Coronavirus

La nuova sperimentazione: infusioni di plasma iperimmune

Al via la sperimentazione al policlinico di Pavia: "L'infusione nei pazienti del plasma iperimmune potrebbe contribuire alla guarigione"

La nuova sperimentazione: infusioni di plasma iperimmune

Il plasma iperimmune dei pazienti guariti dal Covid-19, usato per trattare i malati. È la tecnica al centro della sperimentazione avviata al Policlinico San Matteo di Pavia, con il via libera dell'Istituto superiore di Sanità, dal dottor Cesare Perotti, direttore del servizio di Immunoematologia e medicina trasfusionale.
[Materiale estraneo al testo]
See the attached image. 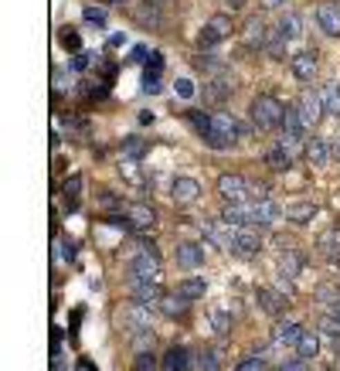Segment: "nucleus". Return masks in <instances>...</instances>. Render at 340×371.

Si tratta, come racconta il dottore al Fatto Quotidiano, di "una procedura già collaudata, ma è la tecnologia a essere nuova". Il plasma, infatti, era già stato usato per la Sars e l'Ebola, "con risultati incoraggianti", ma ora "abbiamo separatori cellulari in grado di separare il plasma dal sangue in modo più efficiente rispetto al passato". Per questo, "risulta più efficace e molto meno costoso adottare anche questa terapia che non è alternativa ai farmaci in uso, bensì aggiuntiva. Potrebbe contribuire alla guarigione". Secondo Perrotti, il plasma iperimmune potrebbe essere infuso a tutti i pazienti malati di Covid-19, anzi, "prima lo si infonde, meglio è", perché man mano che la malattia avanza, gli anticorpi aiutano meno il paziente.

La terapia in via di sperimentazione non avrebbe nemmeno effetti collaterali: "Il plasma infuso non può presentare rischi, essendo analizzato secondo le indicazioni, molto stringenti, del Centro nazionale sangue". Per il momento, però, i dati sull'uso del plasma iperimmune sono pochi e arrivano da segnalazioni di casi clinici. Ma, aggiunge il dottor Perotti, "l'analisi mostra che la somministrazione di plasma proveniente da pazienti immunizzati possa essere applicata in maniera sicura, registrando una riduzione della degenza ospedaliera e soprattutto minor mortalità con una risposta positiva nella maggior parte dei casi entro due giorni".

Quello di Pavia è l'ospedale capofila della sperimentazione, ma chiunque può aderire al protocollo: "Qui non sono in ballo interessi economici- ha precisato- ma solo la salute delle persone e la possibilità di salvare i malati più gravi".

Al progetto ha già aderito l'ospedale di Mantova e diverse richieste stanno arrivando anche da ospedali di altre Regioni e da New York.